According to the most recent announcement coming from the German government, the country will put a halt to accepting more refugees and migrants under the EU’s relocation scheme.

Germany is currently resettling the last groups of populations it has received from Greece and Italy, a process that will continue in the coming weeks, however, Germany has only taken one third of the initial number it agreed to receive.

As the European Union’s migrant relocation program draws to a close Germany’s Interior Ministry said on Monday that “far fewer people had fulfilled the necessary criteria for relocation than first expected”.

“The relocation scheme ended in September 2017, meaning all applicants arriving after that date will no longer be eligible for resettlement,” Annegret Korff, a speaker for the Interior Ministry added, clarifying that in order to qualify, “applicants had to be from a country where the chances of asylum are at least 75 percent”.

Germany’s Interior Ministry claims that they largely completed all outstanding relocation cases by the end of 2017 and therefore Germany will only carry out the odd resettlement case that was left outstanding from last year.

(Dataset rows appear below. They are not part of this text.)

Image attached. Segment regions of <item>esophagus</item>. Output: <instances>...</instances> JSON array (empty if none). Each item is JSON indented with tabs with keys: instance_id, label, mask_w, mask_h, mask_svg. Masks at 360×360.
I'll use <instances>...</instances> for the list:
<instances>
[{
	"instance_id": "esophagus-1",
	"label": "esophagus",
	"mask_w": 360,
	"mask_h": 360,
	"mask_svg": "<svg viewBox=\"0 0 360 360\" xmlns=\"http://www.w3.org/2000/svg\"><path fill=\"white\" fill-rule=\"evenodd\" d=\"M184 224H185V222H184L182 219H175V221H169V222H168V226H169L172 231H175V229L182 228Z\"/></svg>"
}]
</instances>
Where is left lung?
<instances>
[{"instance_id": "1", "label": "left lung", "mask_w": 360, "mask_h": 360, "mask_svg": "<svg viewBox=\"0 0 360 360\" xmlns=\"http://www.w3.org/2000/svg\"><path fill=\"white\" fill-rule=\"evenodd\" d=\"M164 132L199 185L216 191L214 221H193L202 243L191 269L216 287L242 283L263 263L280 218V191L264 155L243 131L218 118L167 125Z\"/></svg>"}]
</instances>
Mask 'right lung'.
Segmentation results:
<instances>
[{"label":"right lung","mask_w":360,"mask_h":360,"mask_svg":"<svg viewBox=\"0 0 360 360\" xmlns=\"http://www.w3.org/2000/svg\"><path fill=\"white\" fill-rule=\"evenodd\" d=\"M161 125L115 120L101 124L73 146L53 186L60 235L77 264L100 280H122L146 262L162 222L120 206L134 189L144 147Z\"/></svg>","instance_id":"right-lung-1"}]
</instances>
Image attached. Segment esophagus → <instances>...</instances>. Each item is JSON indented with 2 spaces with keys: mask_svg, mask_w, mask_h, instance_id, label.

Meanwhile, Greece and Italy insist that the program to relocate migrants landing on their coasts was launched by the European Union in the wake of the 2015 migrant crisis.

EU member states had reportedly agreed to relocate some 160,000 refugees between them, a number that last year had been revised to just under 100,000 after officials found most applicants to be ineligible under the EU relocation scheme. Moreover, Germany was expected to take in 27,000 refugees and migrants yet it has only accepted 10,000 migrants.

At the moment, and based on the United Nations refugee agency (UNHCR) statistics, more than 170,317 people made the treacherous journey across the Mediterranean Sea in 2017 of whom over 60,000 are trapped within Greek borders as the rest of Europe refuses to take them in.